### Task brief
Rewrite every entry below, swapping "puddle of water" for "pool of water" each place it appears and keeping everything else the same. Leave the pictures out of your version.

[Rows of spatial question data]
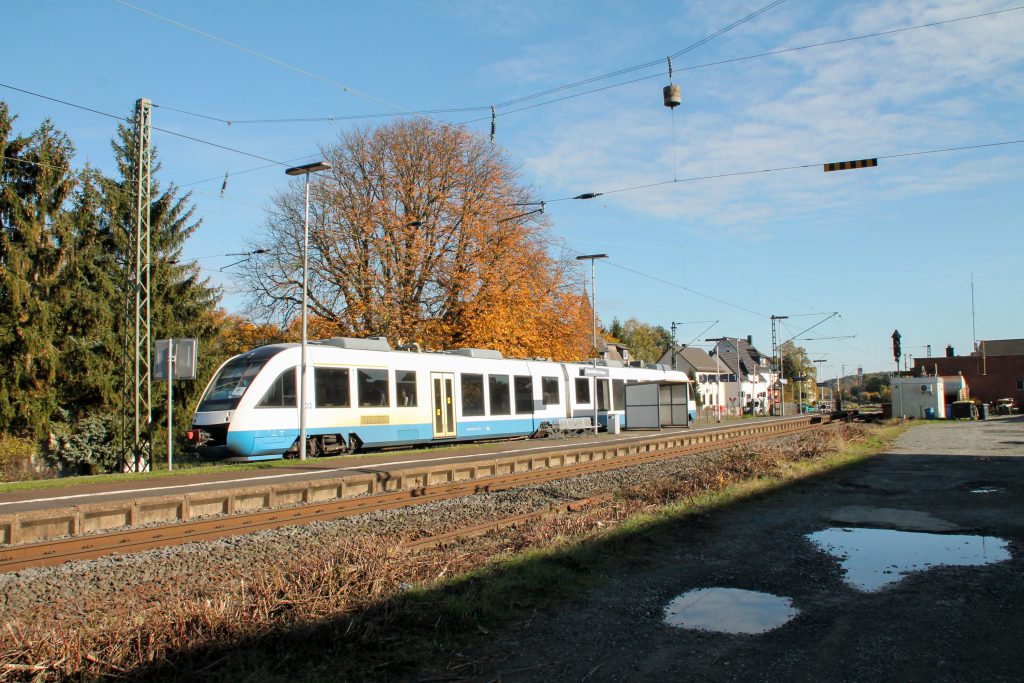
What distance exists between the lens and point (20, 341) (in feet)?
79.3

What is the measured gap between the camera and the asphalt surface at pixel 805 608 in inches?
211

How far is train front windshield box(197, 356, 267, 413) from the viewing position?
18.4 m

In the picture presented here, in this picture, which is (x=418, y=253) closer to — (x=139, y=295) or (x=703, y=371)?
(x=139, y=295)

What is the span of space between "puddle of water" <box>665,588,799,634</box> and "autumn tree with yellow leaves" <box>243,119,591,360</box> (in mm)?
25276

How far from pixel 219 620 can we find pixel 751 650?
390 centimetres

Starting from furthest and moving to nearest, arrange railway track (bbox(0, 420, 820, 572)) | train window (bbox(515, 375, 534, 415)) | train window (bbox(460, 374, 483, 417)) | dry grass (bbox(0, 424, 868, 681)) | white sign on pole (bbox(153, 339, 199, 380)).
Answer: train window (bbox(515, 375, 534, 415)) → train window (bbox(460, 374, 483, 417)) → white sign on pole (bbox(153, 339, 199, 380)) → railway track (bbox(0, 420, 820, 572)) → dry grass (bbox(0, 424, 868, 681))

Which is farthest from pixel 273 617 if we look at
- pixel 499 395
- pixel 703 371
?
pixel 703 371

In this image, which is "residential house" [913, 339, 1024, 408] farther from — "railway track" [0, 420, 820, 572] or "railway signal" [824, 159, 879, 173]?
"railway track" [0, 420, 820, 572]

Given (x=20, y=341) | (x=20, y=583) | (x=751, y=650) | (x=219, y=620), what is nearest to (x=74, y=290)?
(x=20, y=341)

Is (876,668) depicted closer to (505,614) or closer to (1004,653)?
(1004,653)

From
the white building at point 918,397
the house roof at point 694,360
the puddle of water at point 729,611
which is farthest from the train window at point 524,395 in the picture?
the house roof at point 694,360

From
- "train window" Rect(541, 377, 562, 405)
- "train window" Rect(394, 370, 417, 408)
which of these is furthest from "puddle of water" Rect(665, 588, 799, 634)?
"train window" Rect(541, 377, 562, 405)

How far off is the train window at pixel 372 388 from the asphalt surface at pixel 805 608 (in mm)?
11793

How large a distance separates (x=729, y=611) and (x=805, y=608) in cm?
69
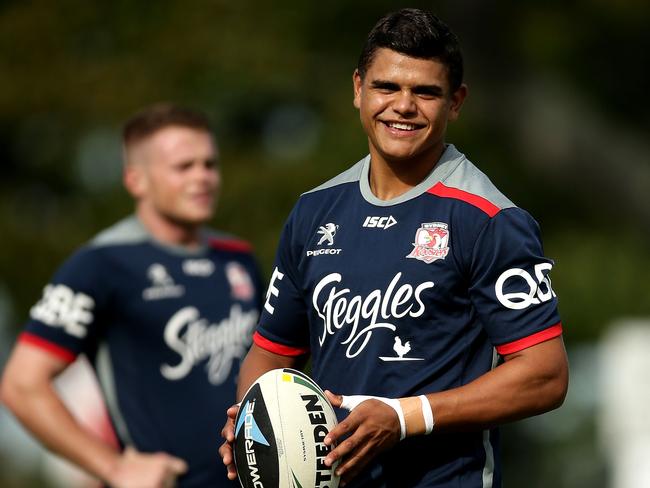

### Task response
What distance exists between the lens and point (20, 341) (in feet)?
79.3

What is the measured gap between the camera and the asphalt surface at pixel 805 608 in inches?
211

How far is train front windshield box(197, 356, 267, 413) from the viewing position?
18.4 m

In the picture presented here, in this picture, which is (x=418, y=253) closer to — (x=139, y=295) or (x=703, y=371)?
(x=139, y=295)

What is the span of space between "pool of water" <box>665,588,799,634</box> and "autumn tree with yellow leaves" <box>243,119,591,360</box> (in mm)?
25276

How far from pixel 219 620 can we find pixel 751 650?
390 centimetres

Starting from furthest and moving to nearest, arrange railway track (bbox(0, 420, 820, 572)) | train window (bbox(515, 375, 534, 415)) | train window (bbox(460, 374, 483, 417)) | dry grass (bbox(0, 424, 868, 681)) | white sign on pole (bbox(153, 339, 199, 380)).
Answer: train window (bbox(515, 375, 534, 415)) → train window (bbox(460, 374, 483, 417)) → white sign on pole (bbox(153, 339, 199, 380)) → railway track (bbox(0, 420, 820, 572)) → dry grass (bbox(0, 424, 868, 681))

Which is farthest from pixel 273 617 if we look at
- pixel 499 395
- pixel 703 371
?
pixel 703 371

In this image, which is "residential house" [913, 339, 1024, 408] farther from — "railway track" [0, 420, 820, 572] or "railway signal" [824, 159, 879, 173]?
"railway track" [0, 420, 820, 572]

Given (x=20, y=341) | (x=20, y=583) | (x=751, y=650) | (x=219, y=620), what is nearest to (x=74, y=290)?
(x=20, y=341)

Is (876,668) depicted closer to (505,614) or closer to (1004,653)?
(1004,653)

From
the white building at point 918,397
the house roof at point 694,360
the pool of water at point 729,611
which is farthest from the train window at point 524,395 in the picture?
the house roof at point 694,360

From
- "train window" Rect(541, 377, 562, 405)
- "train window" Rect(394, 370, 417, 408)
which of these is furthest from "pool of water" Rect(665, 588, 799, 634)?
"train window" Rect(541, 377, 562, 405)

How far off is the train window at pixel 372 388 from the asphalt surface at pixel 805 608 (in mm)?
11793

How large a distance separates (x=729, y=611) and (x=805, y=608) in cm?
69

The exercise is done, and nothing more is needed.